Understand the key structure that facilitates Chinese companies to raise funds from overseas investors while complying with government regulations
Has the storm for Chinese stocks past or is there more to come?
Are your investments in China at risk? Why was there such a sell off of Chinese stocks? Will foreign investors be cut off from their investments and the Chinese market due to regulations? To answer these questions, we need to understand the method Chinese companies raise funds from investors abroad – the VIE model.
A variable interest entity (VIE) refers to a business structure in which an investor has a controlling interest despite not having the majority of voting rights. VIEs are set up such that investors do not have a direct ownership stake in the company but rather have contracts, which specifies rules and a percentage of profits. Hence, investors do not participate in profits or losses that usually come with ownership. The contracts don’t provide for voting rights either.
Variable interest entities are usually established as special purpose vehicles (SPVs) for a multitude of purposes – which could include conducting R&D or just passively holding financial assets.
2. VIEs in China
For companies within Mainland China, there are two routes to raise capital via IPO: onshore listing (also known as A-share listing) and offshore listing (also known as red-chip listing). A-share listing requires companies to meet higher qualifications and can be quite a lengthy procedure. Hence, many companies look to be listed abroad.
Under the PRC laws, any companies that wish to directly list abroad requires approval from the PRC authorities – which is extremely difficult, especially for companies within the TMT sectors.
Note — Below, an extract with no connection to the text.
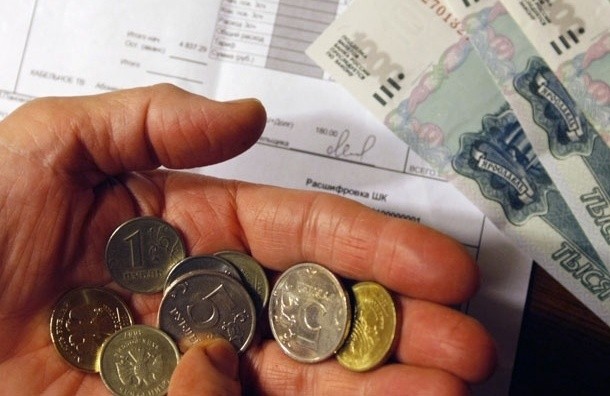 Главконтроль уличил несколько управляющих компаний в завышении тарифов на услуги ЖКХ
This is because listing domestic companies on overseas exchanges (e.g., in the US) would result in being under the direct jurisdiction of countries abroad, posing potential national security threats due to the sensitivity of the data these companies store.
Here we show the most common VIE structure used by Chinese companies.
Notes: [a] Starting January 2020, per new Foreign Investment Law, WFOE has been abolished and superseded by a new type of business referred to as “foreign-funded enterprise”; Existing businesses are expected to transition to the new designation within five years. [b] PRC Individuals that are in contractual agreements with the WFOE are usually the company’s founders.
Below the cashflows between all parties have been shown:
The VIE structure seems to kill two birds with one stone; it allows foreign capital to invest in the Chinese market while still maintaining within PRC regulations.
Operationally, the offshore company which investors invest in has no control over the domestic company. As it is not a PRC entity, it does not require approval. This also means that, when purchasing stock, investors are investing into the offshore company which the domestic company is obligated to share profits with, resulting in the lack of voting rights while owning a controlling interest.
3.Why is it in the news now?
The present-day most used VIE model was first deployed by Sina.com in 2000 to help it list on the NASDAQ – the model is commonly referred to as the “Sina-model”. Since then, hundreds of Chines companies have been able to list on foreign exchanges, most notably in the US. While “loopholes” are generally frowned upon, the previous general inaction by regulators showed a silent consent for the VIE structure, as it has attracted plenty of foreign investment – especially in the TMT sector.
However, recent events have made investors nervous. Regulators had already become much stricter, as ultimately control of domestic companies comes at their discretion. As a response to the SEC’s HFCAA (Holding Foreign Companies Accountable Act), which requires foreign companies to open their books to American accountants, Chinese companies began to delist as China continues to uncouple from US exchanges. Examples included Didi, China’s vehicle for hire company that delisted from NYSE just 6 months after its IPO, and more could follow amid national security concerns and rising geopolitical tensions. This has also pushed many companies to relist on the Hong Kong Exchange instead.
Due to the lack of formal regulation on VIEs, this uncertainty led to worries of the structure being banned entirely and resulted in a large sell off in many Chinese equities.
However, the CRSR’s recent announcements gave foreign investors something to cheer about as the regulatory organisation announced its support for VIEs. The new rules state that deals will require effective regulatory approval and can take up to 20 working days to process. In addition, the new rules will not be retroactively applied.
Overall, the outlook looks to trend upwards as China seems content to allow foreign investment in domestic companies, albeit on the HKEX instead of the NYSE.
Disclaimer: Our content is intended to be used solely for informational and educational purposes, and not as investment advice. Always do your research and consider your personal circumstances before making investment decisions. ChineseAlpha is not liable for any losses that may arise from relying on information provided.